A customer wearing a protective mask walks into a Chipotle Mexican Grill Inc. restaurant in San Francisco, California. .
David Paul Morris | Bloomberg | Getty Images
The Chipotle Mexican Grill reported on Tuesday that its sales at the same store increased more than 5% in the last quarter, fueled by more digital orders and the return of carne asada.
Citing the uncertainty caused by the coronavirus pandemic, the company declined to provide a forecast for same-store sales growth in fiscal year 2021, but said it expects a strong first quarter.
Shares of Chipotle fell 3.8% on prolonged trading. The stock hit an all-time high of $ 1,553.55 during trading on Tuesday.

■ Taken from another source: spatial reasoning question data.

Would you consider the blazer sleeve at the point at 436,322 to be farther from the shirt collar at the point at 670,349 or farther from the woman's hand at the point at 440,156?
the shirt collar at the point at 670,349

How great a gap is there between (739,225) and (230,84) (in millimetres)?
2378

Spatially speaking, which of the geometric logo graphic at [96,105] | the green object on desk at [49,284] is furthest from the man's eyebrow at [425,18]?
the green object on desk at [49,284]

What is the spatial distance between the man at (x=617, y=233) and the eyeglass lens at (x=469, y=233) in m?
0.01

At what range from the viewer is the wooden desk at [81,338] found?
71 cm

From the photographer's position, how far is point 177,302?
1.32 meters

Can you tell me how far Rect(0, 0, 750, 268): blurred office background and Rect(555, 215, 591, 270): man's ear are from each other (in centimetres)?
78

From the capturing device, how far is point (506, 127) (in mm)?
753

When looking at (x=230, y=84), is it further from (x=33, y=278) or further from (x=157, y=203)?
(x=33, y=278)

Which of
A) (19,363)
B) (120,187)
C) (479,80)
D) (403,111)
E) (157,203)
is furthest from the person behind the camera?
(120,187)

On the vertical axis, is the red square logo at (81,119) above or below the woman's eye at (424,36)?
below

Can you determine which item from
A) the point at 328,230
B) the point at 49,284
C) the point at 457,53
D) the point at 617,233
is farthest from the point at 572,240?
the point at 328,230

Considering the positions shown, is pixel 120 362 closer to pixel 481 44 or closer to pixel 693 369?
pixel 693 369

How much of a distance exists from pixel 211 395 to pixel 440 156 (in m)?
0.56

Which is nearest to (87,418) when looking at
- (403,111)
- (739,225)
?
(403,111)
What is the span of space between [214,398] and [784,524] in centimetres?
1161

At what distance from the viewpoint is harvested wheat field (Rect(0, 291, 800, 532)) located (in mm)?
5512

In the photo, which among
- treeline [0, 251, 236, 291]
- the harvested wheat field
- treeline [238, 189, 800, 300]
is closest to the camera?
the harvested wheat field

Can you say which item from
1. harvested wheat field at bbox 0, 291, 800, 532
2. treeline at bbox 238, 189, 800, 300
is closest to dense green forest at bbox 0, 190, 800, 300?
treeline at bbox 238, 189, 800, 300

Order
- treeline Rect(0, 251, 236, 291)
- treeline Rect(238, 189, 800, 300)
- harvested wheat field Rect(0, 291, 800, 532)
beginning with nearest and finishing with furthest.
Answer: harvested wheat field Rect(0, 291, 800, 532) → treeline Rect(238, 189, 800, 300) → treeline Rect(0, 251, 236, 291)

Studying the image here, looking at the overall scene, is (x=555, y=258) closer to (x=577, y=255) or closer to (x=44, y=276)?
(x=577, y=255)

Here’s what the company reported for the quarter ended December 31 compared to what Wall Street was expecting, based on a survey by analysts from Refinitiv:
- Earnings per share: $ 3.48, adjusted, compared to $ 3.73 expected
- Revenue: $ 1.61 billion versus $ 1.61 billion expected
Chipotle reported fourth-quarter net income of $ 190.9 million, or $ 6.69 per share, compared to $ 72.4 million, or $ 2.55 per share, a year earlier. The company recorded a tax benefit of $ 3.77 per share for the quarter.
Excluding a tax benefit, corporate restructuring expenses and other items, Chipotle earned 3.48 cents per share, missing the $ 3.73 per share expected by analysts interviewed by Refinitiv.
Net sales increased 11.6% to $ 1.61 billion, meeting expectations.
Sales in the same store increased by 5.7%. The return of its carne asada in September spurred demand. CEO Brian Niccol said the steak is expected to stay until March.
Additionally, digital sales nearly tripled, up 177% from the same period a year ago, and accounted for nearly half of the company’s quarterly revenue. Online sales increased 216% in Chipotle’s second quarter and 202% in third.
So far, in January, sales at the same store have increased 11%, fueled by the launch of the cauliflower rice, which costs $ 2 more per order. And if the pandemic doesn’t get worse, the company expects same-store sales growth in the mid-to-high range of adolescents during the first quarter.
The company also said it raised its menu prices for delivery orders by an average of 13%. Third-party apps like DoorDash charge restaurants a fee, denting their profits. Chipotle had said in previous quarters that the crisis-fueled higher incidence of delivery orders had hurt its profit margins.
Executives also said that costs related to Covid-19, such as performance bonuses and sickness benefits for employees who came into contact with the virus, weighed on margins.
The company opened 61 new locations during the quarter, relocated two restaurants and closed one. In fiscal 2021, Chipotle plans to open about 200 new restaurants, assuming it encounters little construction work and allows for crisis-related delays.
CFO Jack Hartung said the company could resume share buybacks at the end of the first quarter or in the second quarter, depending on the current economic conditions.